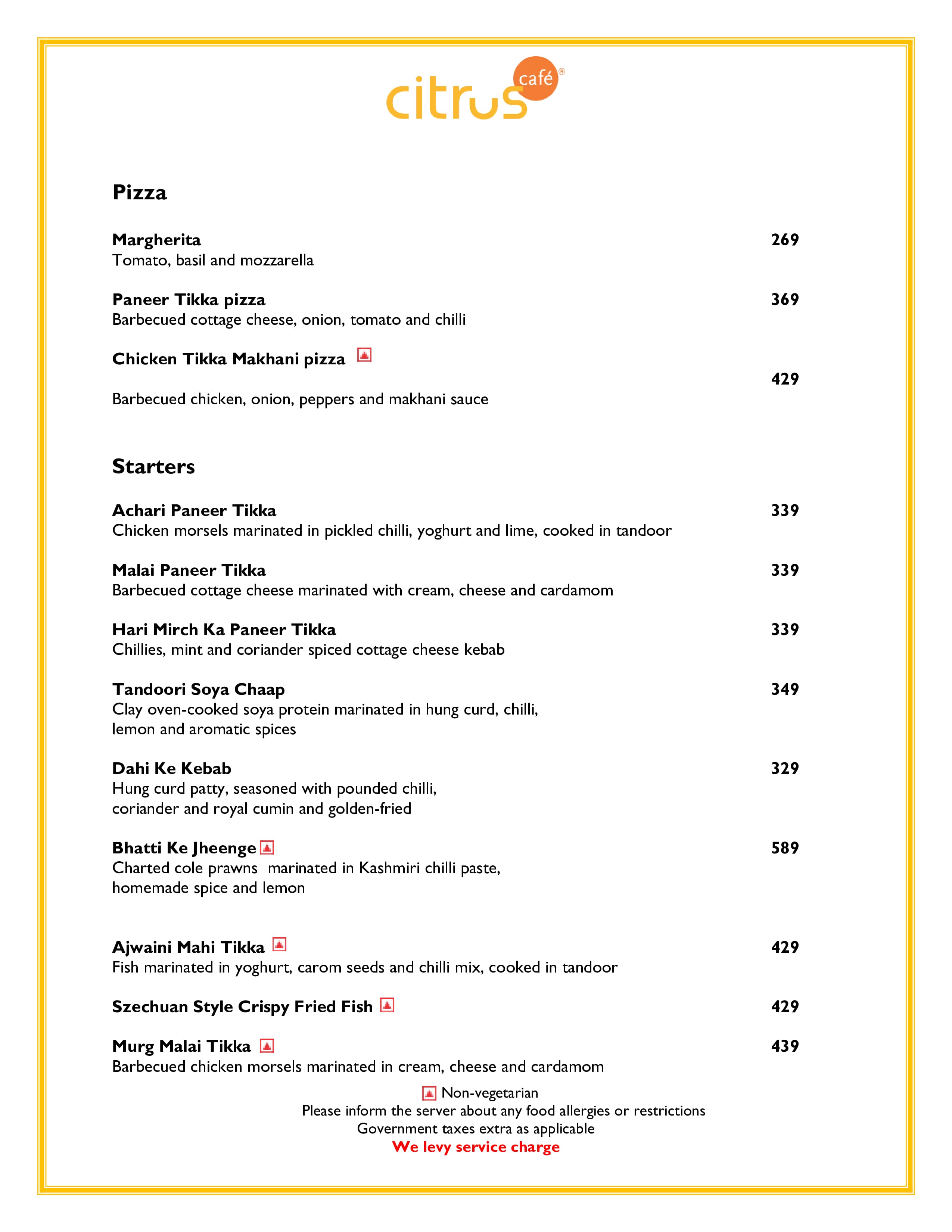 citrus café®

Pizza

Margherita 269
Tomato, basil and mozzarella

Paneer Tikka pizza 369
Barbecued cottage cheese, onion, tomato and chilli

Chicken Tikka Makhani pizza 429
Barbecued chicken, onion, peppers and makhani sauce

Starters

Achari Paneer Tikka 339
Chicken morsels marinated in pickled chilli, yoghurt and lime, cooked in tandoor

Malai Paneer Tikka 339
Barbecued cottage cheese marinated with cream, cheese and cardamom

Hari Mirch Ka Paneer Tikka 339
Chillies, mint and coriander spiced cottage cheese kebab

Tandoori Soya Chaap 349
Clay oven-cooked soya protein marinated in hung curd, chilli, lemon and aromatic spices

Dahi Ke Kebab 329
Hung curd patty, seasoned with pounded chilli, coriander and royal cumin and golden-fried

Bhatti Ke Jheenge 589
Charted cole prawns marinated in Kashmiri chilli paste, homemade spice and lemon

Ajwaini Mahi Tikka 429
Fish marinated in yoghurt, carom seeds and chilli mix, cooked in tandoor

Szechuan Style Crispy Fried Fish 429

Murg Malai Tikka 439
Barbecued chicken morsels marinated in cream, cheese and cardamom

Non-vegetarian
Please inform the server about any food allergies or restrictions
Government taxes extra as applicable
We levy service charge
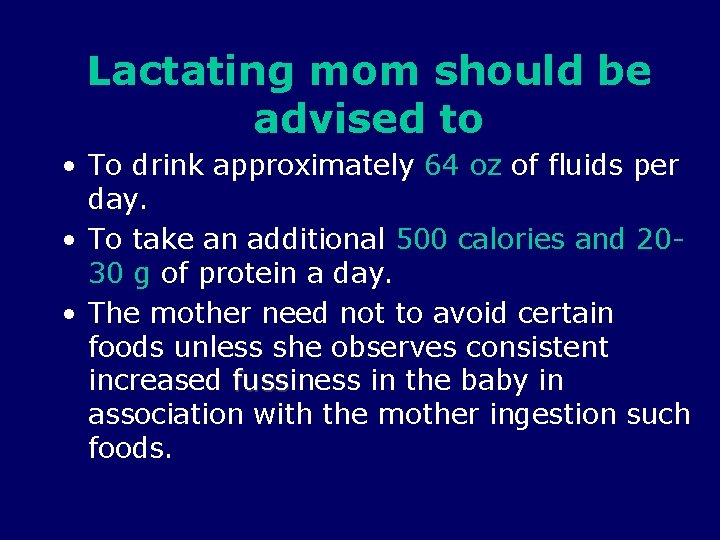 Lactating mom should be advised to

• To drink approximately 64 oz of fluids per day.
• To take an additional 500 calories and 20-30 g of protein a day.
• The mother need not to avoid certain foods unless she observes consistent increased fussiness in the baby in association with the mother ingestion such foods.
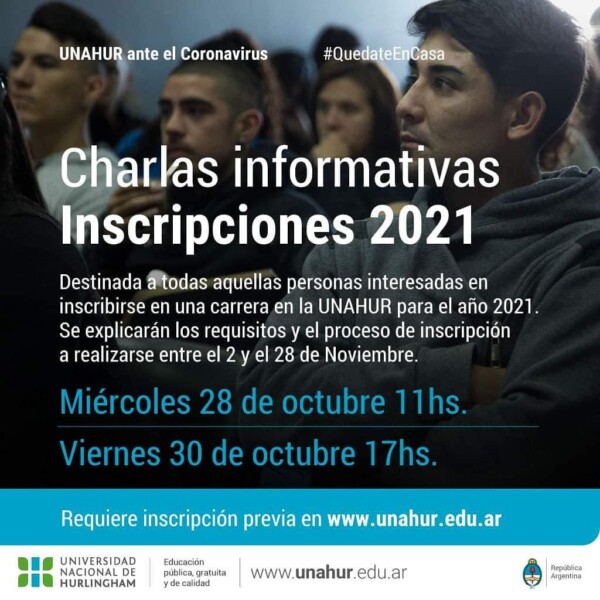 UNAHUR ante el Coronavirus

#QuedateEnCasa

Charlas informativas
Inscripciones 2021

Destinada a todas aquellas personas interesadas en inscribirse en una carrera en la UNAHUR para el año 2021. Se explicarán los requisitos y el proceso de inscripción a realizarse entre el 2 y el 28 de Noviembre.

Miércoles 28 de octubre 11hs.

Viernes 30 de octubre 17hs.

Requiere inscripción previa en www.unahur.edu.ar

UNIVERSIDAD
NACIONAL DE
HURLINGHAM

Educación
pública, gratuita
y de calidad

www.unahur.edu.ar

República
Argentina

——

§ **WORK INSTRUCTION**
All of the records above should be reproduced exactly, with the pictures left out.

§ **SOLUTION TO THIS EXERCISE**
 citrus café®

Pizza

Margherita 269
Tomato, basil and mozzarella

Paneer Tikka pizza 369
Barbecued cottage cheese, onion, tomato and chilli

Chicken Tikka Makhani pizza 429
Barbecued chicken, onion, peppers and makhani sauce

Starters

Achari Paneer Tikka 339
Chicken morsels marinated in pickled chilli, yoghurt and lime, cooked in tandoor

Malai Paneer Tikka 339
Barbecued cottage cheese marinated with cream, cheese and cardamom

Hari Mirch Ka Paneer Tikka 339
Chillies, mint and coriander spiced cottage cheese kebab

Tandoori Soya Chaap 349
Clay oven-cooked soya protein marinated in hung curd, chilli, lemon and aromatic spices

Dahi Ke Kebab 329
Hung curd patty, seasoned with pounded chilli, coriander and royal cumin and golden-fried

Bhatti Ke Jheenge 589
Charted cole prawns marinated in Kashmiri chilli paste, homemade spice and lemon

Ajwaini Mahi Tikka 429
Fish marinated in yoghurt, carom seeds and chilli mix, cooked in tandoor

Szechuan Style Crispy Fried Fish 429

Murg Malai Tikka 439
Barbecued chicken morsels marinated in cream, cheese and cardamom

Non-vegetarian
Please inform the server about any food allergies or restrictions
Government taxes extra as applicable
We levy service charge
 Lactating mom should be advised to

• To drink approximately 64 oz of fluids per day.
• To take an additional 500 calories and 20-30 g of protein a day.
• The mother need not to avoid certain foods unless she observes consistent increased fussiness in the baby in association with the mother ingestion such foods.
 UNAHUR ante el Coronavirus

#QuedateEnCasa

Charlas informativas
Inscripciones 2021

Destinada a todas aquellas personas interesadas en inscribirse en una carrera en la UNAHUR para el año 2021. Se explicarán los requisitos y el proceso de inscripción a realizarse entre el 2 y el 28 de Noviembre.

Miércoles 28 de octubre 11hs.

Viernes 30 de octubre 17hs.

Requiere inscripción previa en www.unahur.edu.ar

UNIVERSIDAD
NACIONAL DE
HURLINGHAM

Educación
pública, gratuita
y de calidad

www.unahur.edu.ar

República
Argentina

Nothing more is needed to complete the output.